U.S. Geological Survey Study Underscores Extent of Import Dependence for Critical Minerals
The U.S. Geological Survey’s recent report, Mineral Commodity Summaries 2022, documents the significant extent to which America relies on imports of numerous critical minerals, including many needed for electric vehicle batteries, solar panels, and wind turbines. While imports are not a problem per se—free trade has significant net benefits and should not be discouraged—this case may be an exception given that the Biden administration is both artificially increasing the demand for these minerals in pursuit of its climate agenda while suppressing domestic output through burdensome regulatory and permitting constraints on mining and processing. Of particular concern is the heavy reliance on China for many critical minerals.
The extent of import dependence is striking. The study notes that, “in 2021, imports made up more than one-half of the U.S. apparent consumption for 47 nonfuel mineral commodities, and the United States was 100% net import reliant for 17 of those. Of the 35 minerals or mineral material groups identified as ‘critical minerals’ published in the Federal Register on May 18, 2018 (83 FR 23295), the United States was 100% net import reliant for 14, and an additional 15 critical mineral commodities had a net import reliance greater than 50% of apparent consumption.”
America is dependent on China for the more than 50 percent of it supply for 25 different minerals. Chinese companies have achieved this dominant position through domestic mining and processing and substantial investments in facilities around the world.
Many of these minerals would be needed in much greater supply should the nation seek to meet the administration’s goal of net zero greenhouse gas emissions by 2050. For example, a May 2021 International Energy Agency (IEA) report found that “a typical electric car requires six times the mineral inputs of a conventional car and an onshore wind plant requires nine times more mineral resources than a gas-fired plant.” Electric vehicle production, and associated mineral demands, would have to increase 10-fold for such vehicles to equal internal combustion engine vehicle sales. This includes cobalt and rare earths, for which the nation is heavily dependent on Chinese imports.
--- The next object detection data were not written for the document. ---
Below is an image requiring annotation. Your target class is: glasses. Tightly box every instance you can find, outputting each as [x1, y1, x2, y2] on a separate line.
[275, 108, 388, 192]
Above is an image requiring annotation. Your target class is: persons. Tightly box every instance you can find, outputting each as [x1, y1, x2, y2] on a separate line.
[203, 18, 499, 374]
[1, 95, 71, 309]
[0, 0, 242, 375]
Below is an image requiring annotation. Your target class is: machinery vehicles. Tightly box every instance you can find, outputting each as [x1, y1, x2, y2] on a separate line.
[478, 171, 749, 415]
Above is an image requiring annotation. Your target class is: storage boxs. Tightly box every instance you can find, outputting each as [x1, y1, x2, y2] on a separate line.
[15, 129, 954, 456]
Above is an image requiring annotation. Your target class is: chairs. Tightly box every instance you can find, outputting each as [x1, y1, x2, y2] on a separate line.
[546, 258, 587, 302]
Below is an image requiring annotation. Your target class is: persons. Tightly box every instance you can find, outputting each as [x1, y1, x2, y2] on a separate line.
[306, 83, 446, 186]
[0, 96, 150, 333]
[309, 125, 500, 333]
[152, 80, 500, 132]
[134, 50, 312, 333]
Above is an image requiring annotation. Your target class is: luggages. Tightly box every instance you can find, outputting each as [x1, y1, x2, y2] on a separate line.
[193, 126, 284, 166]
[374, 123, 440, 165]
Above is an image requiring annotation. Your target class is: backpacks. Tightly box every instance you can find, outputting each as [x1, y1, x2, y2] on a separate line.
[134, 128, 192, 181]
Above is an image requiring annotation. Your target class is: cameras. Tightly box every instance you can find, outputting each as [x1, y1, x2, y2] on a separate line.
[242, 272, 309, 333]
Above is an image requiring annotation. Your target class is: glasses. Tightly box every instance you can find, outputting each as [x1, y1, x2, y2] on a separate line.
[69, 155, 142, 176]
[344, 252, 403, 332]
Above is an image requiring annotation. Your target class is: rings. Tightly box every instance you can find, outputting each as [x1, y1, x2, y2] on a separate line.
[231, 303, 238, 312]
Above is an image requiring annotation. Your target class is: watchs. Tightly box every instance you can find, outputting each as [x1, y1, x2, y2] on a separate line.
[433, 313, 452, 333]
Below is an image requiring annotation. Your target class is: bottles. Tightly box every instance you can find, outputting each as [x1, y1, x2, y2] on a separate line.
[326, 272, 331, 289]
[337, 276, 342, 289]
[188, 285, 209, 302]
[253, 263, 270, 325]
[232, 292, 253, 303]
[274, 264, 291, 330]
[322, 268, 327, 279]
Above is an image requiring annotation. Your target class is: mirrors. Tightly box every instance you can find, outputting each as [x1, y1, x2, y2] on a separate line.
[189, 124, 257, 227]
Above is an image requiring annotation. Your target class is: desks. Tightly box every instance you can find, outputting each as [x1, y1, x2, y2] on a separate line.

The IEA was founded in response to the OPEC oil embargoes of the 1970s, so it is noteworthy that the agency now raises similar geopolitical concerns regarding China and critical minerals.
Of course, the extent of the increased demand for mined materials depends on the stringency of the climate targets. The IEA finds that the set of goals currently in place “suggests that the world is currently on track for a doubling of overall mineral requirements for clean energy technologies by 2040.” The Paris Agreement’s goals “would mean a quadrupling of mineral requirements” and the goal of net zero by 2050 would “require six times more mineral inputs in 2040 than today.” The U.S. Geological Survey study underscores the extent of dependence on imports such policies may create.
At the same time the Biden administration has set out climate goals that require substantially greater mineral inputs, it has done little to cut the permitting and regulatory constraints hampering domestic mining and processing that could reduce future dependence on China. In fact, the administration has taken steps in the wrong direction, such as reversing Trump-era efforts to streamline the National Environmental Policy Act, which routinely creates decade-long delays in permit approvals. In the last two weeks alone, the federal government blocked a new mine in Minnesota that would have provided several needed metals and another in Nevada that would have produced lithium. Vast mineral-rich federal lands remain off limits and the administration has proposed to add to them. It should be noted that mining and processing in the U.S. would be subject to more stringent environmental safeguards than in China or most other nations that serve as non-domestic sources.
The Biden Administration’s climate agenda is highly problematic in its own right, but as the U.S. Geological Survey study attests, it would create dangerous dependence on China for minerals that could be produced domestically.